L'americano
Ricardo Alonso Gonzalez, noto come Pancho Gonzales, fu un giocatore
strepitoso, inserito a pieno titolo nel lotto dei più grandi di
tutti i tempi. Nato nel 1928, in un sobborgo di Los Angeles, da una
modesta e numerosa famiglia originaria del Messico (Chihuahua, per
l'esattezza), ebbe un'infanzia ribelle, da monello da strada, sinché
la madre non ebbe la brillante idea di regalargli per Natale una
racchetta da tennis. Aveva
14 anni e la sua storia personale cambiò: iniziò a dedicarsi al
tennis con tutto il suo impegno, senza l'aiuto di alcun maestro. I
risultati scolastici ne risentirono immediatamente provocando la sua
espulsione dalla scuola: fu riammesso solo perché alcuni insegnanti
si accorsero delle sue straordinarie qualità sportive (elemento
fondamentale negli U.S.A.). Allora il tennis californiano, e non
solo, era in mano al coach Perry Jones, mentore di Alex Olmedo e poi
capitano di Coppa Davis, il quale dopo un frettoloso test bocciò
Pancho, giudicandolo abulico e poco combattivo. Fu allora, si
racconta nella sua biografia, che giurò a sé stesso: “diventerò
il più grande giocatore di tennis del mondo”.
Dopo
aver dominato a livello giovanile iniziò a giocare i tornei
“amateur" (per dilettanti) sino all'inizio del 1950,
diventando professionista a soli 22 anni e con appena sei tornei
dello Slam disputati (e 2 vittorie agli U.S. Championships del 1948 e 1949).

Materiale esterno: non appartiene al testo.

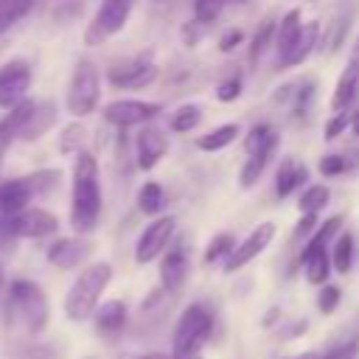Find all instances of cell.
Masks as SVG:
<instances>
[{
	"label": "cell",
	"mask_w": 359,
	"mask_h": 359,
	"mask_svg": "<svg viewBox=\"0 0 359 359\" xmlns=\"http://www.w3.org/2000/svg\"><path fill=\"white\" fill-rule=\"evenodd\" d=\"M238 95H241V79H238V76H233V79L222 81V84H219V90H216V98H219V101H224V104H227V101H236Z\"/></svg>",
	"instance_id": "43"
},
{
	"label": "cell",
	"mask_w": 359,
	"mask_h": 359,
	"mask_svg": "<svg viewBox=\"0 0 359 359\" xmlns=\"http://www.w3.org/2000/svg\"><path fill=\"white\" fill-rule=\"evenodd\" d=\"M272 238H275V224H272V222H261L241 244H236V250H233L230 258L224 261V272H236V269H241L244 264H250L252 258H258V255L272 244Z\"/></svg>",
	"instance_id": "11"
},
{
	"label": "cell",
	"mask_w": 359,
	"mask_h": 359,
	"mask_svg": "<svg viewBox=\"0 0 359 359\" xmlns=\"http://www.w3.org/2000/svg\"><path fill=\"white\" fill-rule=\"evenodd\" d=\"M163 107L157 101H137V98H118L112 104L104 107V118L107 123L118 126V129H126V126H137V123H146L151 121Z\"/></svg>",
	"instance_id": "9"
},
{
	"label": "cell",
	"mask_w": 359,
	"mask_h": 359,
	"mask_svg": "<svg viewBox=\"0 0 359 359\" xmlns=\"http://www.w3.org/2000/svg\"><path fill=\"white\" fill-rule=\"evenodd\" d=\"M342 233V216H331V219H325L311 236H309V241L311 244H320V247H328V241L334 238V236H339Z\"/></svg>",
	"instance_id": "37"
},
{
	"label": "cell",
	"mask_w": 359,
	"mask_h": 359,
	"mask_svg": "<svg viewBox=\"0 0 359 359\" xmlns=\"http://www.w3.org/2000/svg\"><path fill=\"white\" fill-rule=\"evenodd\" d=\"M353 112L356 109H342V112H334L328 121H325V129H323V137L325 140H337L348 126H351V121H353Z\"/></svg>",
	"instance_id": "36"
},
{
	"label": "cell",
	"mask_w": 359,
	"mask_h": 359,
	"mask_svg": "<svg viewBox=\"0 0 359 359\" xmlns=\"http://www.w3.org/2000/svg\"><path fill=\"white\" fill-rule=\"evenodd\" d=\"M230 0H194V20H199V22H213L219 14H222V8L227 6Z\"/></svg>",
	"instance_id": "38"
},
{
	"label": "cell",
	"mask_w": 359,
	"mask_h": 359,
	"mask_svg": "<svg viewBox=\"0 0 359 359\" xmlns=\"http://www.w3.org/2000/svg\"><path fill=\"white\" fill-rule=\"evenodd\" d=\"M300 264H303V275H306L309 283L325 286V280H328V275H331V266H334L325 247L306 241V247H303V252H300Z\"/></svg>",
	"instance_id": "17"
},
{
	"label": "cell",
	"mask_w": 359,
	"mask_h": 359,
	"mask_svg": "<svg viewBox=\"0 0 359 359\" xmlns=\"http://www.w3.org/2000/svg\"><path fill=\"white\" fill-rule=\"evenodd\" d=\"M241 42H244V31H241V28H230V31H224V34L219 36V50H222V53H230V50H236Z\"/></svg>",
	"instance_id": "44"
},
{
	"label": "cell",
	"mask_w": 359,
	"mask_h": 359,
	"mask_svg": "<svg viewBox=\"0 0 359 359\" xmlns=\"http://www.w3.org/2000/svg\"><path fill=\"white\" fill-rule=\"evenodd\" d=\"M328 199H331V191L325 185H309L297 199V210L300 213H320L328 205Z\"/></svg>",
	"instance_id": "32"
},
{
	"label": "cell",
	"mask_w": 359,
	"mask_h": 359,
	"mask_svg": "<svg viewBox=\"0 0 359 359\" xmlns=\"http://www.w3.org/2000/svg\"><path fill=\"white\" fill-rule=\"evenodd\" d=\"M98 95H101V81H98V70L90 59H81L73 70V79L67 84V95H65V107L70 115L76 118H87L95 112L98 107Z\"/></svg>",
	"instance_id": "5"
},
{
	"label": "cell",
	"mask_w": 359,
	"mask_h": 359,
	"mask_svg": "<svg viewBox=\"0 0 359 359\" xmlns=\"http://www.w3.org/2000/svg\"><path fill=\"white\" fill-rule=\"evenodd\" d=\"M0 289H3V266H0Z\"/></svg>",
	"instance_id": "50"
},
{
	"label": "cell",
	"mask_w": 359,
	"mask_h": 359,
	"mask_svg": "<svg viewBox=\"0 0 359 359\" xmlns=\"http://www.w3.org/2000/svg\"><path fill=\"white\" fill-rule=\"evenodd\" d=\"M199 121H202V107H196V104H182V107L171 115V129H174V132H191Z\"/></svg>",
	"instance_id": "34"
},
{
	"label": "cell",
	"mask_w": 359,
	"mask_h": 359,
	"mask_svg": "<svg viewBox=\"0 0 359 359\" xmlns=\"http://www.w3.org/2000/svg\"><path fill=\"white\" fill-rule=\"evenodd\" d=\"M230 3H247V0H230Z\"/></svg>",
	"instance_id": "51"
},
{
	"label": "cell",
	"mask_w": 359,
	"mask_h": 359,
	"mask_svg": "<svg viewBox=\"0 0 359 359\" xmlns=\"http://www.w3.org/2000/svg\"><path fill=\"white\" fill-rule=\"evenodd\" d=\"M132 6H135V0H104L101 8L95 11L93 22L84 31V42L90 48H95V45L107 42L109 36H115L126 25V20L132 14Z\"/></svg>",
	"instance_id": "6"
},
{
	"label": "cell",
	"mask_w": 359,
	"mask_h": 359,
	"mask_svg": "<svg viewBox=\"0 0 359 359\" xmlns=\"http://www.w3.org/2000/svg\"><path fill=\"white\" fill-rule=\"evenodd\" d=\"M101 216V185H98V163L90 151H79L73 163V194H70V227L76 236H87L95 230Z\"/></svg>",
	"instance_id": "1"
},
{
	"label": "cell",
	"mask_w": 359,
	"mask_h": 359,
	"mask_svg": "<svg viewBox=\"0 0 359 359\" xmlns=\"http://www.w3.org/2000/svg\"><path fill=\"white\" fill-rule=\"evenodd\" d=\"M56 104L53 101H39L36 107H34V112H31V118L25 121V126H22V132H20V140H25V143H31V140H39L53 123H56Z\"/></svg>",
	"instance_id": "23"
},
{
	"label": "cell",
	"mask_w": 359,
	"mask_h": 359,
	"mask_svg": "<svg viewBox=\"0 0 359 359\" xmlns=\"http://www.w3.org/2000/svg\"><path fill=\"white\" fill-rule=\"evenodd\" d=\"M135 149H137V165L143 171L154 168L160 163V157L168 151V137L163 135V129L157 126H146L137 132V140H135Z\"/></svg>",
	"instance_id": "14"
},
{
	"label": "cell",
	"mask_w": 359,
	"mask_h": 359,
	"mask_svg": "<svg viewBox=\"0 0 359 359\" xmlns=\"http://www.w3.org/2000/svg\"><path fill=\"white\" fill-rule=\"evenodd\" d=\"M233 250H236V238H233L230 233H219V236H213L210 244L205 247L202 261H205V264H216V261H222V258L227 261Z\"/></svg>",
	"instance_id": "33"
},
{
	"label": "cell",
	"mask_w": 359,
	"mask_h": 359,
	"mask_svg": "<svg viewBox=\"0 0 359 359\" xmlns=\"http://www.w3.org/2000/svg\"><path fill=\"white\" fill-rule=\"evenodd\" d=\"M306 180H309V168L303 163H297L294 157H283L280 165H278V174H275V194L280 199H286L289 194L303 188Z\"/></svg>",
	"instance_id": "20"
},
{
	"label": "cell",
	"mask_w": 359,
	"mask_h": 359,
	"mask_svg": "<svg viewBox=\"0 0 359 359\" xmlns=\"http://www.w3.org/2000/svg\"><path fill=\"white\" fill-rule=\"evenodd\" d=\"M123 359H174V353H160V351H149V353H135V356H123Z\"/></svg>",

Amante del gioco d'azzardo, della vita notturna e delle belle donne, un
personaggio come Pancho non poteva non attrarre il grande Jack
Kramer,
deus ex-machina del tennis professionistico, il quale gli offrì un
contratto, all'epoca sontuoso, di centomila dollari per unirsi alla
sua “troupe” di professionisti: Gonzalez , che ne frattempo aveva
modificato il suo cognome in Gonzales, accettò. Troppo forte in lui
era il richiamo del danaro, per ottenere quel riscatto sociale che,
in fondo, aveva sempre cercato: come noto, i professionisti non
potevano prendere parte ai tornei del Grande Slam, dunque il saldo
dei suoi titoli era destinato a chiudersi, purtroppo, a due soli
successi. Iniziò quindi il 25 ottobre del 1949 la sua sfida
interminabile proprio contro il grandissimo Kramer, che gli inflisse
un pesantissimo, e famosissimo, 96-27.
Ma Pancho non si scoraggiò, non era nella sua indole: come professionista svolse un'attività intensa, cogliendo dei risultati straordinari e memorabili, sfidando tutti i più grandi della storia (oltre a Kramer anche Budge, Olmedo, Sedgman, Trabert, Hoad, Rosewall, Laver etc.) e rimanendo per otto anni n°1 del mondo: vinse inoltre ben 12 titoli dello Slam professionistici, secondo in questa graduatoria al solo Ken Rosewall. Tutto questo nonostante all'inizio degli anni '50 avesse temporaneamente abbandonato il tennis, attratto dalla possibilità di godere pienamente il denaro guadagnato. Nel 1968, con l'avvento dell'era Open, ormai quarantenne, riuscì ancora dire la sua, senza purtroppo poter incrementare il bottino di Slam “tradizionali. Spetta a lui il primato (in tal caso negativo) di primo professionista sconfitto da un dilettante (il forte mancino inglese Mark Cox) in un torneo Open: accadde nello storico torneo di Bournemouth del 1968, ossia il primo evento Open della storia del tennis. Di lui si ricorda l'incredibile match giocato a Wimbledon nel 1969 (a 41 anni suonati), prima dell'avvento del tie-break, nel quale batté Charlie Pasarell, portoricano-americano di 16 anni più giovane, col punteggio di 22-24 1-6 16-14 6-3 11-9, stabilendo un record battuto solo dallo storico Isner-Mahut del 2010.
Detiene
inoltre il record, crediamo insuperabile, di giocatore più anziano
capace di vincere un titolo ATP: accadde nel febbraio del 1972 a Des
Moines, nello Iowa, quando a 43 anni e 10 mesi vinse il torneo
sconfiggendo in finale il francese Georges Goven e rimontando, tanto per
cambiare, uno svantaggio di due set a zero. Scomparve in semi-povertà
nel 1995, assistito dalla moglie Rita Agassi (sorella di Andre), sua
sesta moglie; di lui il grande Bud Collins disse “se dovessi
scegliere un tennista al quale far giocare il match decisivo per
salvare la mia vita, non avrei dubbi: sceglierei Pancho Gonzales”.